EXTRACTED INFORMATION Start Marker

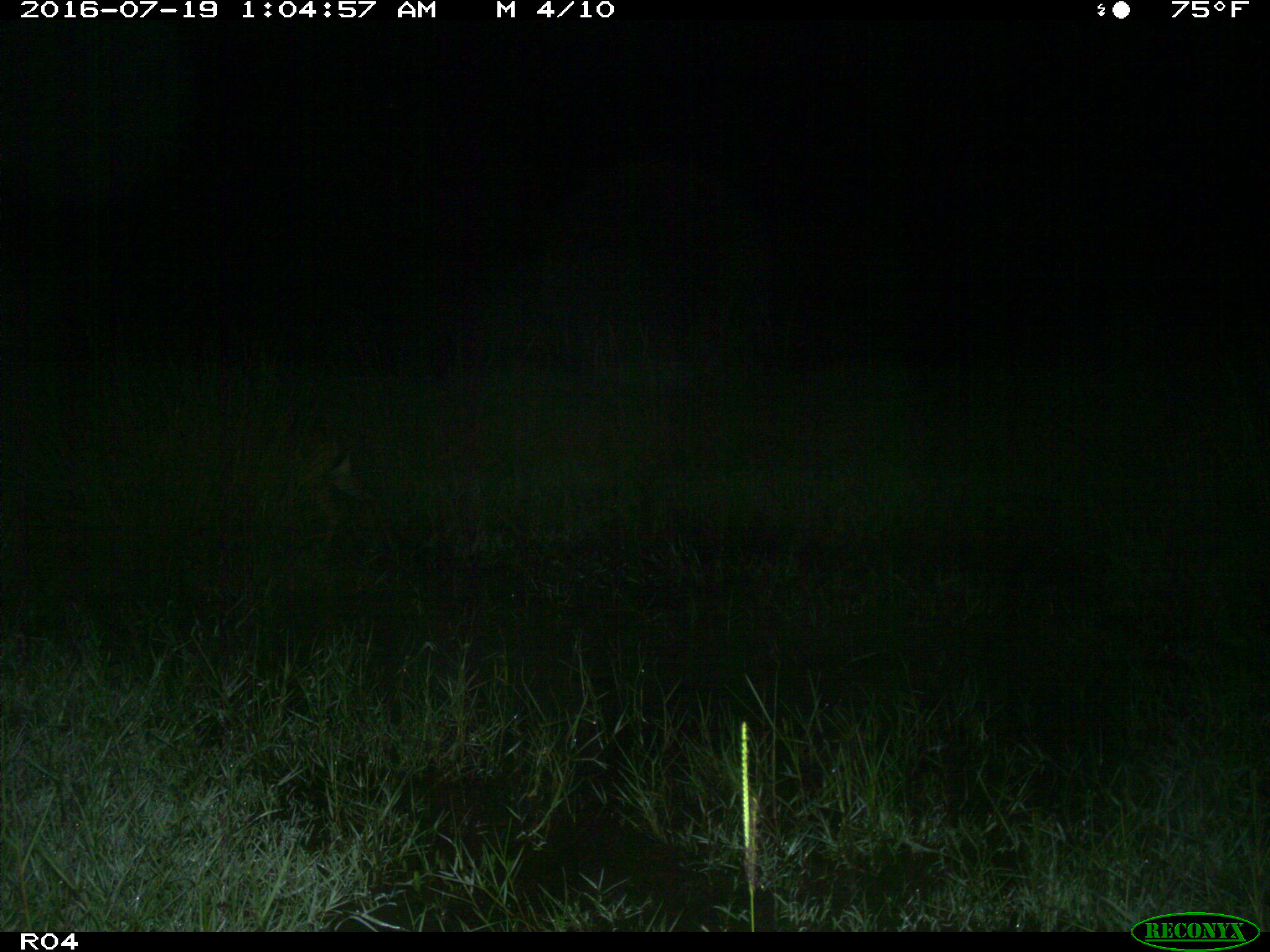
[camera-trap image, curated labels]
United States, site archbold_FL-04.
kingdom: Animalia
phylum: Chordata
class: Mammalia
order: Artiodactyla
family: Cervidae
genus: Odocoileus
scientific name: Odocoileus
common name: deer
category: unidentified deer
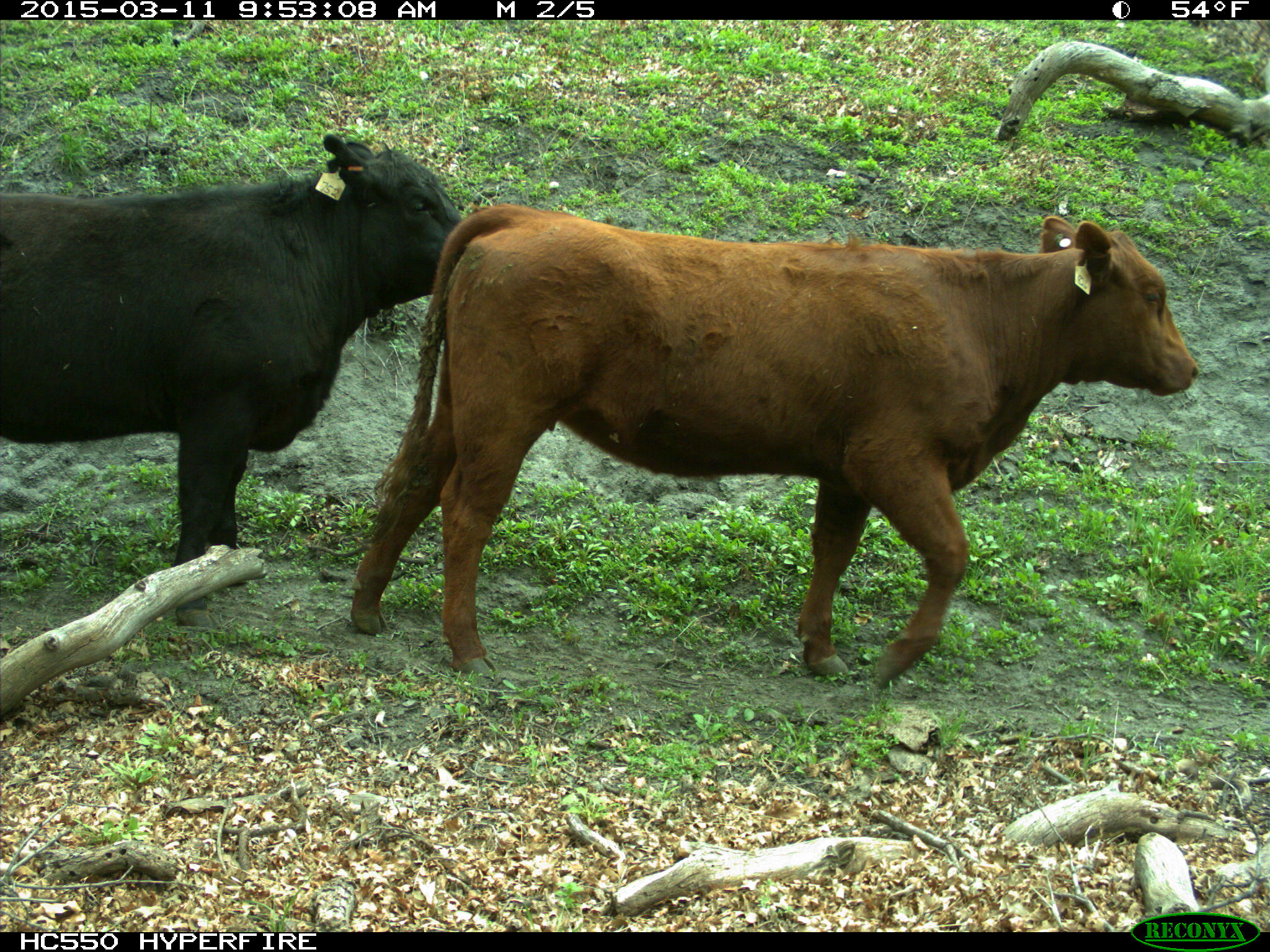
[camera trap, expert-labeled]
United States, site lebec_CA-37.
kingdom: Animalia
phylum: Chordata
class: Mammalia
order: Artiodactyla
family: Bovidae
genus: Bos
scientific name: Bos taurus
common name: domestic cow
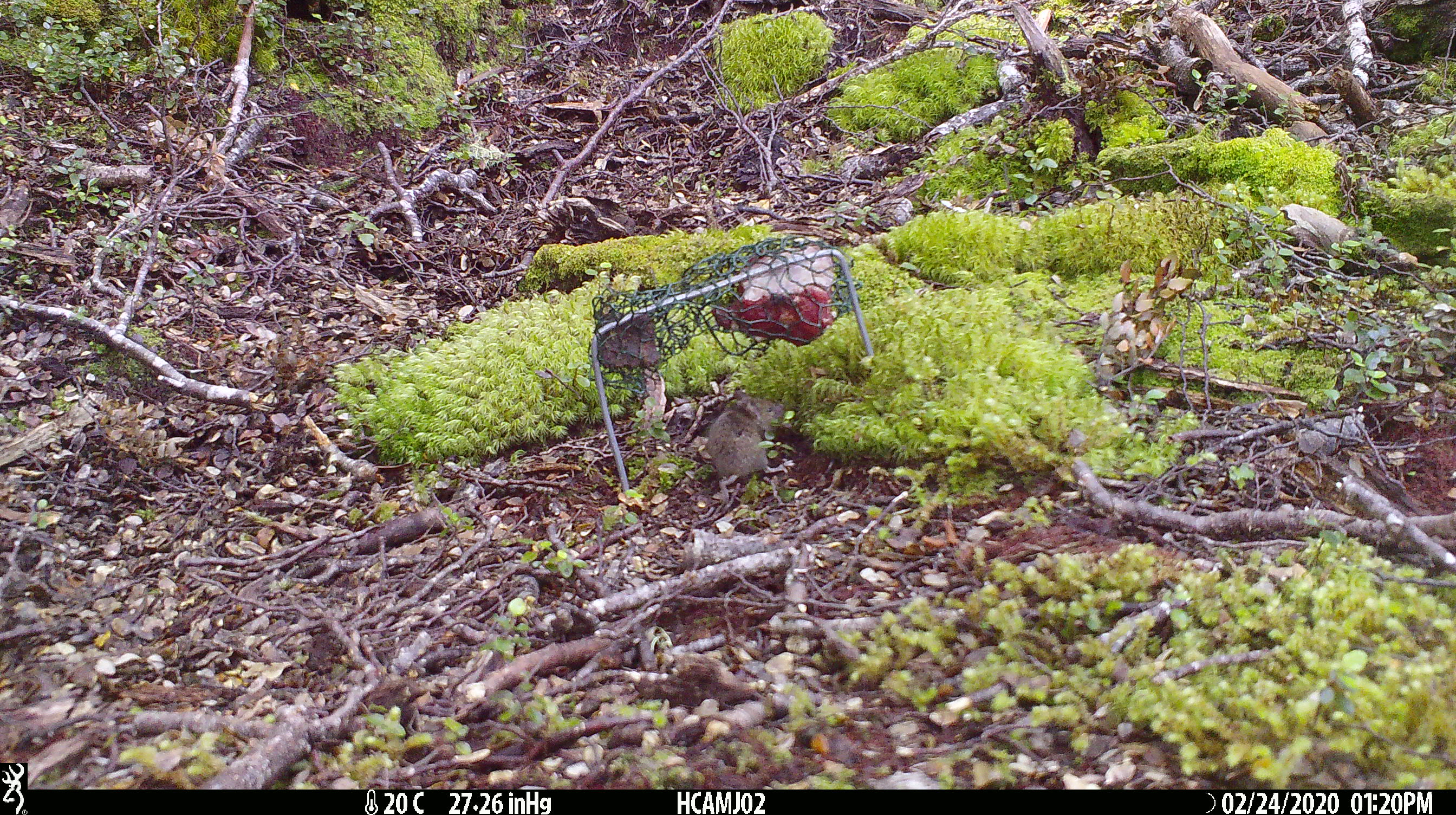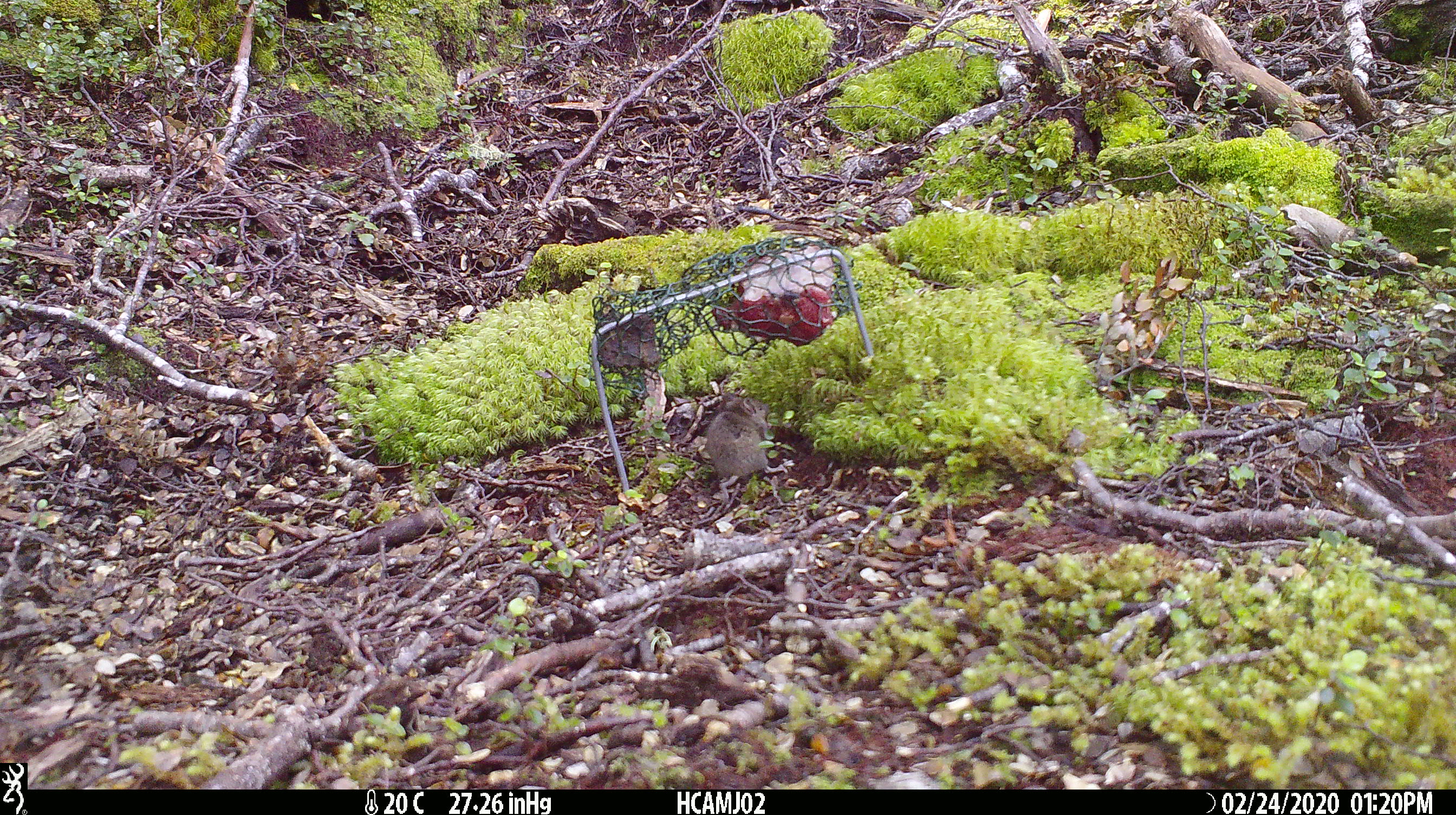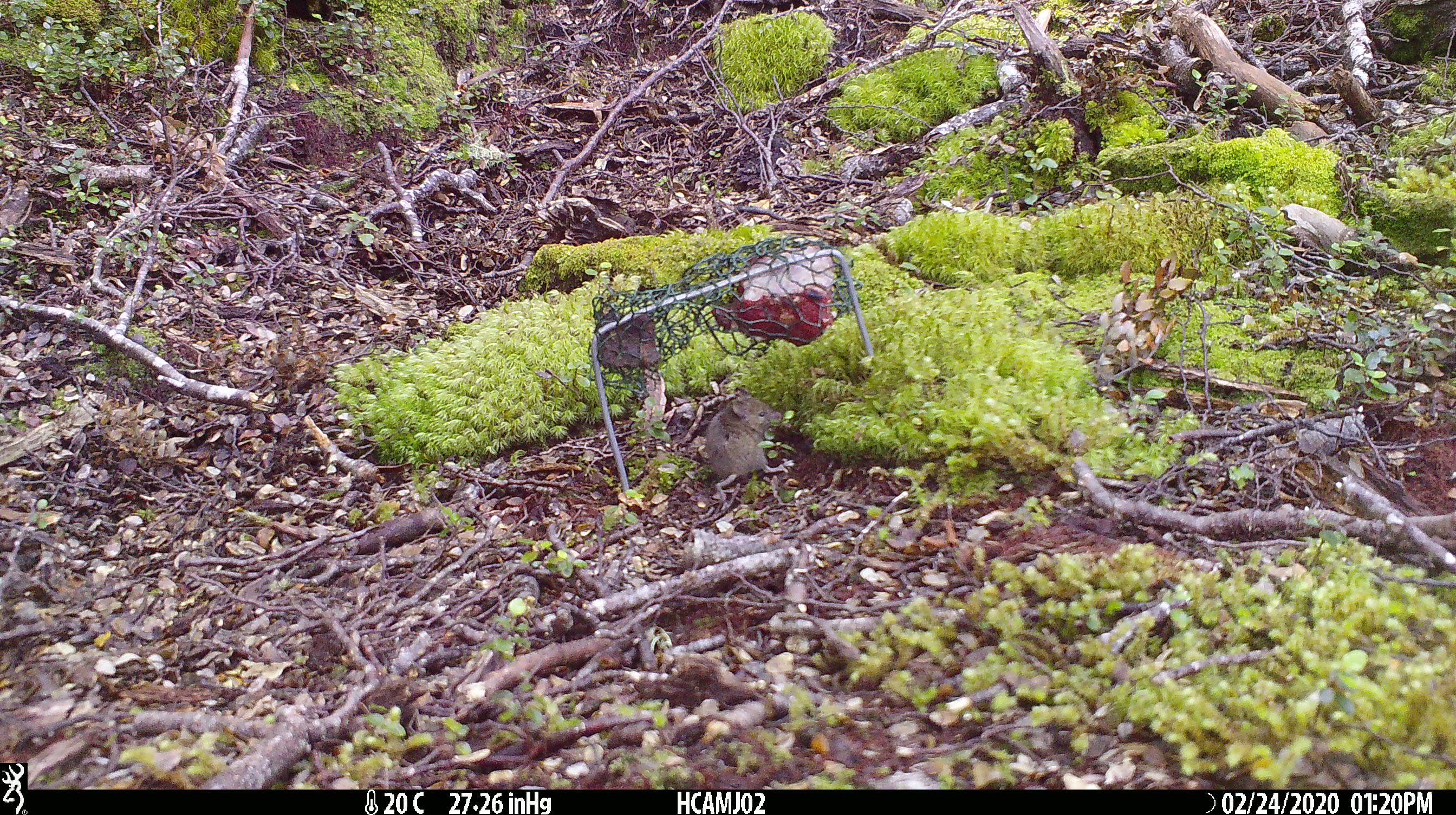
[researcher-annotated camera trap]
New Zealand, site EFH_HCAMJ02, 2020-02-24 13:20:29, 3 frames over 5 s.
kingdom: Animalia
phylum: Chordata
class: Mammalia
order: Rodentia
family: Muridae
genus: Mus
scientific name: Mus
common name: mouse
Mouse (Mus).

EXTRACTED INFORMATION End Marker

_INSTRUCTIONS TO FOLLOW_
Output all the data, exactly, without images.

_RESPONSE TO THIS TASK_
[camera-trap image, curated labels]
United States, site archbold_FL-04.
kingdom: Animalia
phylum: Chordata
class: Mammalia
order: Artiodactyla
family: Cervidae
genus: Odocoileus
scientific name: Odocoileus
common name: deer
category: unidentified deer
[camera trap, expert-labeled]
United States, site lebec_CA-37.
kingdom: Animalia
phylum: Chordata
class: Mammalia
order: Artiodactyla
family: Bovidae
genus: Bos
scientific name: Bos taurus
common name: domestic cow
[researcher-annotated camera trap]
New Zealand, site EFH_HCAMJ02, 2020-02-24 13:20:29, 3 frames over 5 s.
kingdom: Animalia
phylum: Chordata
class: Mammalia
order: Rodentia
family: Muridae
genus: Mus
scientific name: Mus
common name: mouse
Mouse (Mus).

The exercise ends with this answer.